The race towards the optimal attention mechanism continues as this year's (arguably) largest computer vision conference CVPR 2021 had another attention mechanism added to the long list. This one is called Coordinate Attention, and was proposed in the paper Coordinate Attention for Efficient Mobile Network Design. At first glance the attention mechanism seems to be a hybrid between Triplet Attention and Strip Pooling, but more specifically targeted for lightweight mobile-deployed networks.

We will first take a look at the motivation behind the work and then follow up with a concise background of Triplet Attention (Rotate to Attend: Convolutional Triplet Attention Module) and Strip Pooling (Strip Pooling: Rethinking Spatial Pooling for Scene Parsing). We will then analyze the structure of the proposed mechanism and conclude this article with the results presented in the paper.

### Table of Contents

- Motivation
- Coordinate Attention
- PyTorch Code
- Results
- Conclusion
- References

Bring this project to life

## Abstract

Recent studies on mobile network design have demonstrated the remarkable effectiveness of channel attention (e.g., the Squeeze-and Excitation attention) for lifting model performance, but they generally neglect the positional information, which is important for generating spatially selective attention maps.

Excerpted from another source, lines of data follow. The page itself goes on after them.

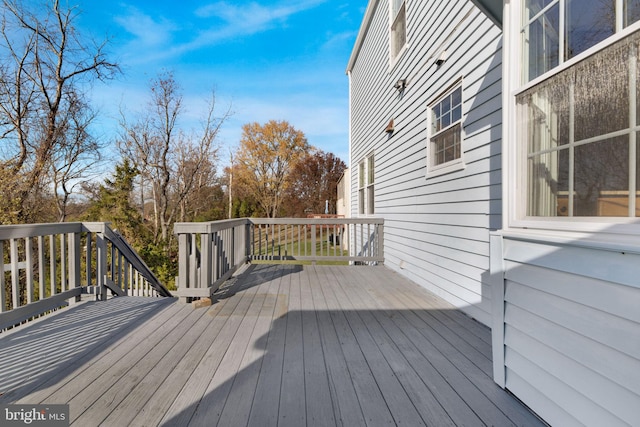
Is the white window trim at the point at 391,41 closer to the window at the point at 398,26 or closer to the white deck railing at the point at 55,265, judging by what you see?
the window at the point at 398,26

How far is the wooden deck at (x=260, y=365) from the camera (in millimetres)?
1422

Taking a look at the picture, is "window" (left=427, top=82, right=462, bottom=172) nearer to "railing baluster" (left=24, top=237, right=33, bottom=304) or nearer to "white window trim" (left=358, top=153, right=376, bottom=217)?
"white window trim" (left=358, top=153, right=376, bottom=217)

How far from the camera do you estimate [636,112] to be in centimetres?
107

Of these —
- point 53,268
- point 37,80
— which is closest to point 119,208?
point 37,80

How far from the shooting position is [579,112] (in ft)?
4.19

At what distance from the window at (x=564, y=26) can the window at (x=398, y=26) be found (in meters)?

In this paper, we propose a novel attention mechanism for mobile networks by embedding positional information into channel attention, which we call "coordinate attention". Unlike channel attention that transforms a feature tensor to a single feature vector via 2D global pooling, the coordinate attention factorizes channel attention into two 1D feature encoding processes that aggregate features along the two spatial directions, respectively. In this way, long range dependencies can be captured along one spatial direction and meanwhile precise positional information can be preserved along the other spatial direction. The resulting feature maps are then encoded separately into a pair of direction-aware and position-sensitive attention maps that can be complementarily applied to the input feature map to augment the representations of the objects of interest. Our coordinate attention is simple and can be flexibly plugged into classic mobile networks, such as MobileNetV2, MobileNeXt, and EfficientNet with nearly no computational overhead. Extensive experiments demonstrate that our coordinate attention is not only beneficial to ImageNet classification but more interestingly, behaves better in down-stream tasks, such as object detection and semantic segmentation.

## Motivation

Architectural design has been a major area of recent research in the domain of Computer Vision. Many might argue that this direction of research is becoming saturated, but research is defying these arguments with several new advancements in the design of custom layers and attention mechanisms. The focus of this post is the latter – Attention Mechanisms. Attention mechanisms essentially provide additional information on 'where' and 'what' to focus on, based on the provided input data. Several attention methods like Squeeze and Excitation (SE), Convolutional Block Attention Module (CBAM), Triplet Attention, Global Context (GC), and many more have demonstrated the efficiency of such plug-in modules to significantly improve the performance of conventional baseline models at a minimal increase in computational complexity. Take the word "minimal" with a grain of salt however, as models have been striving to enforce the performance-increasing benefits of attention modules at the lowest overhead possible. However, the approach of designing these attention mechanisms has been primarily focused on large-scale networks, since the computational overhead introduced by these methods makes them unviable for mobile networks with a limited capacity. Additionally, most attention mechanisms are focused on channel information only, and lose out on expressivity due to negating the spatial information present.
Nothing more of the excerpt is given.